DATA TO EXAMINE.
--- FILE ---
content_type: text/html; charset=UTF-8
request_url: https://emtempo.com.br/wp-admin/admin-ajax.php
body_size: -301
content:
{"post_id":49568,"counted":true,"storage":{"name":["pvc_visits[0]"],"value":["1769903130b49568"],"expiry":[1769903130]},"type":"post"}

BRIEF.
The answer is the line holding "request_url: https://emtempo.com.br/wp-admin/admin-ajax.php" and all the lines after it through the end of the records, repeated exactly.

SOLUTION TO THE EXERCISE.
request_url: https://emtempo.com.br/wp-admin/admin-ajax.php
body_size: -301
content:
{"post_id":49568,"counted":true,"storage":{"name":["pvc_visits[0]"],"value":["1769903130b49568"],"expiry":[1769903130]},"type":"post"}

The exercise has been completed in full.